Qt 3D

Qt 3D is a different take on OpenGL rendering—another one! It offers both QML and C++ APIs, and provides a high-level OpenGL API, but it uses a frame graph instead of QML's scene graph for rendering.

The difference is that in QML, there is a hard-coded renderer for the scene graph, which renders the scene in a predefined way, optimized for 2D rendering and using rather standard rendering methods. However, there is a steady stream of innovations and new approaches in 3D rendering, and Qt 3D trying to design a framework that is both more flexible and more extensible.

As a result, the frame graph doesn't specify what objects are to be rendered as the QML scene graph does. Rather, the position of a node in the frame graph tree will determine when and where the subtree contained in that node will be the active configuration in the rendering pipeline. This allows you, for example, to specify the normal forward rendering scheme or a deferred rendering (that is, using shaders as a post-processing step) by building different frame graphs.

The following QML example shows a doubly-rotating sphere using the classic Phong lighting:

Entity {
  id: sceneRoot

  Camera {
    id: camera
    projectionType: CameraLens.PerspectiveProjection
    aspectRatio: 16/9
    position: Qt.vector3d( 0.0, 0.0, -40.0 )
    ...
  }
  components: [
    RenderSettings {
      activeFrameGraph: ForwardRenderer {
        clearColor: Qt.rgba(1, 1, 1, 1)
        camera: camera
      }
    }
  ]
  PhongMaterial {
    id: material
  }
  SphereMesh {
    id: mesh
    radius: 10
  }
  Transform {
    id: transform
    property real userAngle: 0.0
    matrix: {
      var m = Qt.matrix4x4();
      m.rotate(userAngle, Qt.vector3d(0, 1, 0));
      m.translate(Qt.vector3d(10, 0, 0));
      return m;
    }
  }
  NumberAnimation {
    target: transform
    property: "userAngle"
    ... // standard animation
  }
  Entity {
     id: sphere
     components: [ mesh, material, transform ]
  }
}

We see that the framework lets us specify the rendering type for the activeFrameGraph (here the traditional forward rendering), various OpenGL 3D parameters (Camera, Transform), and offers implementation of some nontrivial features (PhongMaterial, SphereMesh). Another effect we'd be able to implement using Qt 3D is displaying the same content from a different point of view in separate windows, just like the deprecated QGraphicView was able to do. Thus, the design goals of being reconfigurable and extendable seem to be met.
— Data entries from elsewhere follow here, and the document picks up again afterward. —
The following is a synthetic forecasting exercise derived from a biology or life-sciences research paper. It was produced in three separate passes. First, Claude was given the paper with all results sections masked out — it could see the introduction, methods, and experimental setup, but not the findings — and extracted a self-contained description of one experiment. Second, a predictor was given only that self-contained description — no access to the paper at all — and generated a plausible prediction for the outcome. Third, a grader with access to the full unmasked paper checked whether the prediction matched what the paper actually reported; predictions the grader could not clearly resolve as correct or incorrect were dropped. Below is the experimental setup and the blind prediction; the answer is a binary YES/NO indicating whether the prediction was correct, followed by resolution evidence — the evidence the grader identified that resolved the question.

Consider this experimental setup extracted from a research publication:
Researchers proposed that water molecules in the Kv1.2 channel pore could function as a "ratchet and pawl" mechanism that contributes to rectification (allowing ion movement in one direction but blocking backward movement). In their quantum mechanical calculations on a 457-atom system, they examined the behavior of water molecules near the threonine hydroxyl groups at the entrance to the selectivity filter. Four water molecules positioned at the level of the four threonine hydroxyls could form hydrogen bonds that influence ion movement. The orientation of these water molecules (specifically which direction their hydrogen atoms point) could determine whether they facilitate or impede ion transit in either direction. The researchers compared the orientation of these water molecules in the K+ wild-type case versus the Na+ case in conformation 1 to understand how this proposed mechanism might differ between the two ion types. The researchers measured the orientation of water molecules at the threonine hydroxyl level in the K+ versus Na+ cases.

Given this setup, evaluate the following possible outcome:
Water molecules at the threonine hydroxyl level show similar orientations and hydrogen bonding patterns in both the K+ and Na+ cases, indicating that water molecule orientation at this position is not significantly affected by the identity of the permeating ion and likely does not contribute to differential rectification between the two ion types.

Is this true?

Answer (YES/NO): NO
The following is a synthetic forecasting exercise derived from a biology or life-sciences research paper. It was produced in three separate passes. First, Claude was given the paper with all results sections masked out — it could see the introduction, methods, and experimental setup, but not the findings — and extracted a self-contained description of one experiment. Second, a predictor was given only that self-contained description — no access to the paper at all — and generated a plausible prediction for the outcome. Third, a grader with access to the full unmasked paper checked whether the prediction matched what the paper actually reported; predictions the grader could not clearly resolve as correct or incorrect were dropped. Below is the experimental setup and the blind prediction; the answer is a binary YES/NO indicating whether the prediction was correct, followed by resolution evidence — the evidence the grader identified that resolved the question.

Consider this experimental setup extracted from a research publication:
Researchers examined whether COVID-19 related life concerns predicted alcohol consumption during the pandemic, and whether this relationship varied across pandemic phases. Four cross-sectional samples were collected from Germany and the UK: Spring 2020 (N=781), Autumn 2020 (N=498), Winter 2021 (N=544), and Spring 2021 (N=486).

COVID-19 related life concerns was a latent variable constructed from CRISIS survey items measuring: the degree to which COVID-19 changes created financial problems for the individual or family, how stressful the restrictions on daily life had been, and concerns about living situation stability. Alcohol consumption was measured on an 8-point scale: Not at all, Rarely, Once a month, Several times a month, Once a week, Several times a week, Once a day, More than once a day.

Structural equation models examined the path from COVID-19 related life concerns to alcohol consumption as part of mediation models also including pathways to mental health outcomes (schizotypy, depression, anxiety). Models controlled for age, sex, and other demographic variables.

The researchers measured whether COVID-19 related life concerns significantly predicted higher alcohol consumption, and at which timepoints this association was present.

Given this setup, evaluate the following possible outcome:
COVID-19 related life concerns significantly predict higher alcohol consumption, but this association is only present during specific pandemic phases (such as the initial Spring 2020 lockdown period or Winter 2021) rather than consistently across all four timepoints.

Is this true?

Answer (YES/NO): NO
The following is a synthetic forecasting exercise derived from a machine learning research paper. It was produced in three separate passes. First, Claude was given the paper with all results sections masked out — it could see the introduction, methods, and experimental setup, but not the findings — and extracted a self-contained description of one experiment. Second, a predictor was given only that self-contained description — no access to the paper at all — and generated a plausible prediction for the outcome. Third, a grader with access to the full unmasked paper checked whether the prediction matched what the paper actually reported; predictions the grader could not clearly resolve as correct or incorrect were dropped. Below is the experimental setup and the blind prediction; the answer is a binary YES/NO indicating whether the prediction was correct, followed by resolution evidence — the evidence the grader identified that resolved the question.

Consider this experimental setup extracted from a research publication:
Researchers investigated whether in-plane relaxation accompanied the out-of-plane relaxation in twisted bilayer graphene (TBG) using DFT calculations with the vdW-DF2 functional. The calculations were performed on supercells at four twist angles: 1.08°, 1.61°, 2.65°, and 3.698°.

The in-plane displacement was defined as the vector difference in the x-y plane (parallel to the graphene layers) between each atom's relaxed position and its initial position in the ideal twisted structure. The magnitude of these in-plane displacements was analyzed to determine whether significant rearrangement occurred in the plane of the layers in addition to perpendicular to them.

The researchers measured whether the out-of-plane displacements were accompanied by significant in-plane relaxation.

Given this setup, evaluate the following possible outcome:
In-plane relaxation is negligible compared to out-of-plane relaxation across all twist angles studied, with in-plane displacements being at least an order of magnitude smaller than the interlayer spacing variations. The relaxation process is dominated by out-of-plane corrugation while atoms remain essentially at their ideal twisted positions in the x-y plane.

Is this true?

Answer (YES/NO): NO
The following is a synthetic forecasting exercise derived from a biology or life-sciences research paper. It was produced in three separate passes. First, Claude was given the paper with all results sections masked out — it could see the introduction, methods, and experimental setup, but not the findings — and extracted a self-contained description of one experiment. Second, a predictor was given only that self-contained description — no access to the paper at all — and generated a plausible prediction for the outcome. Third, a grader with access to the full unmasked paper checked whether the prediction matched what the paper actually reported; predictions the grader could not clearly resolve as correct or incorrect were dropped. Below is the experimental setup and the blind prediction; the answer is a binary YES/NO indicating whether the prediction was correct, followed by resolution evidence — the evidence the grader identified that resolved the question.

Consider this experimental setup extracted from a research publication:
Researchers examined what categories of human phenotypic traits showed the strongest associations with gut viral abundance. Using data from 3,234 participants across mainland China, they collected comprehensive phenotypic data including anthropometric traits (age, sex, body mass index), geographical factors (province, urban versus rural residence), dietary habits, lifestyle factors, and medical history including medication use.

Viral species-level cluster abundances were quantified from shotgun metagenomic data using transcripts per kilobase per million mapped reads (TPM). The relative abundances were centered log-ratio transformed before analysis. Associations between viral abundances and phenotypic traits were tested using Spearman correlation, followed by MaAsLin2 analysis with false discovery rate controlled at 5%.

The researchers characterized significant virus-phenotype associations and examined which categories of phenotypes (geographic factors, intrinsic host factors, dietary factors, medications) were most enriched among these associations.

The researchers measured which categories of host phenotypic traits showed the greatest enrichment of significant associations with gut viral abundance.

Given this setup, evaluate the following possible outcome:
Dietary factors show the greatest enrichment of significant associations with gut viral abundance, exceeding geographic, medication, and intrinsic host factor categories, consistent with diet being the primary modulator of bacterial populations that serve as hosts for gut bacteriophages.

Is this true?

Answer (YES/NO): NO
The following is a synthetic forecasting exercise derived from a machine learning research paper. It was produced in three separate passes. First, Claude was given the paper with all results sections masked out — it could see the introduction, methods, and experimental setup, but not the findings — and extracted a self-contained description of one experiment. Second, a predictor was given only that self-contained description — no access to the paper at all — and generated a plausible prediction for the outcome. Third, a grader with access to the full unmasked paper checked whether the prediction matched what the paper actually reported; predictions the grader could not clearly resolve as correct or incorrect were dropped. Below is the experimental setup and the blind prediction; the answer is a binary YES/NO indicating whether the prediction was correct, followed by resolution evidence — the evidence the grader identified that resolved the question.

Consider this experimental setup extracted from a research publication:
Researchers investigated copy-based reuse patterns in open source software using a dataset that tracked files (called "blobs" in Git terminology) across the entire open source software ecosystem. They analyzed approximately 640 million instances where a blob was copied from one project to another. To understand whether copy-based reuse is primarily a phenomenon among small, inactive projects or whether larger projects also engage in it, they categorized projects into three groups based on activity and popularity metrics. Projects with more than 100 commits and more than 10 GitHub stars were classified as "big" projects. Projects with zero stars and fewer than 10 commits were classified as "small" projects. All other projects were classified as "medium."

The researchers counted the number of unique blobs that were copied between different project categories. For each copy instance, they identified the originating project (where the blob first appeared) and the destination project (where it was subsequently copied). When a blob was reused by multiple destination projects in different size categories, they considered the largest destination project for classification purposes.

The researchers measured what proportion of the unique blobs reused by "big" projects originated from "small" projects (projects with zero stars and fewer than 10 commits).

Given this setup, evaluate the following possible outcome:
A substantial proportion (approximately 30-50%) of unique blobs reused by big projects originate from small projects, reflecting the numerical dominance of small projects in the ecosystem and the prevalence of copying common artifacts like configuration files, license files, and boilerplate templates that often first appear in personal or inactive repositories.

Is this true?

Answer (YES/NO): NO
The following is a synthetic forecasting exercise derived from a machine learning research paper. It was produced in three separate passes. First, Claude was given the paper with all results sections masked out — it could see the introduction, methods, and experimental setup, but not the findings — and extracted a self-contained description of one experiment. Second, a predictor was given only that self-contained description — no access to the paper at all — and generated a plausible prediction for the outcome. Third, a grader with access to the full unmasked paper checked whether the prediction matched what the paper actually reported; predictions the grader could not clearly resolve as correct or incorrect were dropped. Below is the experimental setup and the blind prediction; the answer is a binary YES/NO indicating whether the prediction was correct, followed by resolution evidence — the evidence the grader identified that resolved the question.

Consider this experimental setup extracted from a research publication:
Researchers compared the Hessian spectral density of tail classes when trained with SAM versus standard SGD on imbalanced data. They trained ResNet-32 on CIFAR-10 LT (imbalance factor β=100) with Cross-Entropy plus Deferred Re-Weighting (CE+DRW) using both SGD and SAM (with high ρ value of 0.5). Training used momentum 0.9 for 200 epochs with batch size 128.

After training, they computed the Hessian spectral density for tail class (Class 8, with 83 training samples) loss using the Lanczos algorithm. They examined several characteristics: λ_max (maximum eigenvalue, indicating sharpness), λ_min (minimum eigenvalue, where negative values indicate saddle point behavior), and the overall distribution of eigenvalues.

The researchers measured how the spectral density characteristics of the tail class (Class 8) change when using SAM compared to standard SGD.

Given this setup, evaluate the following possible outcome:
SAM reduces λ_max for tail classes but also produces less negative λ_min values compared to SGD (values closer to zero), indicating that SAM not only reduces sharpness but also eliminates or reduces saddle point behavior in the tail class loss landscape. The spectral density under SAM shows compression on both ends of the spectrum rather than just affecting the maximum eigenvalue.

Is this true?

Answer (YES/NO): YES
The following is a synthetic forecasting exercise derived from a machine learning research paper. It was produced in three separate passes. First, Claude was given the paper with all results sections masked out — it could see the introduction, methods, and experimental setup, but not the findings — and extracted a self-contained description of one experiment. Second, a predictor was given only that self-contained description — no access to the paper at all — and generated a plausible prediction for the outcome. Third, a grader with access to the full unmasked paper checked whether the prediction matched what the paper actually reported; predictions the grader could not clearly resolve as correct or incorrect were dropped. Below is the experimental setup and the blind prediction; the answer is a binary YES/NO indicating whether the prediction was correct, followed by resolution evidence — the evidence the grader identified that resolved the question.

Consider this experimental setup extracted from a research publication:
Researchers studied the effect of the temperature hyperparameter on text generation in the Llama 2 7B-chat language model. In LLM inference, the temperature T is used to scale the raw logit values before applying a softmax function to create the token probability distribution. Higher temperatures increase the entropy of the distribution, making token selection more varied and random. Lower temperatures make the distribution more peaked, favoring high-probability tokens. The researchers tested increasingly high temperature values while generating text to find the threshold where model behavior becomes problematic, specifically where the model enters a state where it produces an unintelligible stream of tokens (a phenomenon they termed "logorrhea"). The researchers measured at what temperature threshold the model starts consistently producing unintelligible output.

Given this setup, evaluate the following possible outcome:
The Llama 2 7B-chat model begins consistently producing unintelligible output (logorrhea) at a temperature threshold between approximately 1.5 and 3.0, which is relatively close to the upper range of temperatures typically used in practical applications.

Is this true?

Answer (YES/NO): NO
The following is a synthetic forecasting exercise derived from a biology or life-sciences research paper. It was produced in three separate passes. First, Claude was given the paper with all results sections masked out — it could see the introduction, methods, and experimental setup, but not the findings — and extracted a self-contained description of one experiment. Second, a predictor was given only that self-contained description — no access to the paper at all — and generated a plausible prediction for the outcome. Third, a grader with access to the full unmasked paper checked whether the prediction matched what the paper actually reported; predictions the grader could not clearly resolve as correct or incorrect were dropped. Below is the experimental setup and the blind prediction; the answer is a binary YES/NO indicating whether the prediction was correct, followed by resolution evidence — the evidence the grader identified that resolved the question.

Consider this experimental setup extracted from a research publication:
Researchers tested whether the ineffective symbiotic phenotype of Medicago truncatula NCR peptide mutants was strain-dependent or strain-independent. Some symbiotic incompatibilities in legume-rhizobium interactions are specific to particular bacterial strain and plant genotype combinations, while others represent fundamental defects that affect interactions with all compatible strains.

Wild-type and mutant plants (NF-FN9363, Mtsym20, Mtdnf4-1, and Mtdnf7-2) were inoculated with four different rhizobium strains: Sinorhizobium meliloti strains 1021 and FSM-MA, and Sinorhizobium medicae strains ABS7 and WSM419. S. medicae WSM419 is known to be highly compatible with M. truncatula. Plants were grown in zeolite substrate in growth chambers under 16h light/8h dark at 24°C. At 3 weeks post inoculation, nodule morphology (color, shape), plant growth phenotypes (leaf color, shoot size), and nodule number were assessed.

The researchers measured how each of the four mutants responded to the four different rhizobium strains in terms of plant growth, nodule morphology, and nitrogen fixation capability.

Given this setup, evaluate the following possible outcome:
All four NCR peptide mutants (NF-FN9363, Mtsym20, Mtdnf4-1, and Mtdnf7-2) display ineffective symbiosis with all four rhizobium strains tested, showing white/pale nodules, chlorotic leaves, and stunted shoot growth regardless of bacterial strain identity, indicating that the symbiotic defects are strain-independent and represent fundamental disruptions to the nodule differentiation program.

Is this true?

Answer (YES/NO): YES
In a more realistic application, you would probably create your meshes using a 3D modelling software and load it from file using the Mesh item. So, if you are implementing your own 3D content, you might consider using the Qt 3D module, but be aware that you'll have to learn a new framework and won't be quite able to leverage your knowledge of the OpenGL API. On the other hand, given that the new 3D graphics APIs that emerged recently can be integrated in that model, the Qt 3D module will probably gain more prominence in future Qt versions!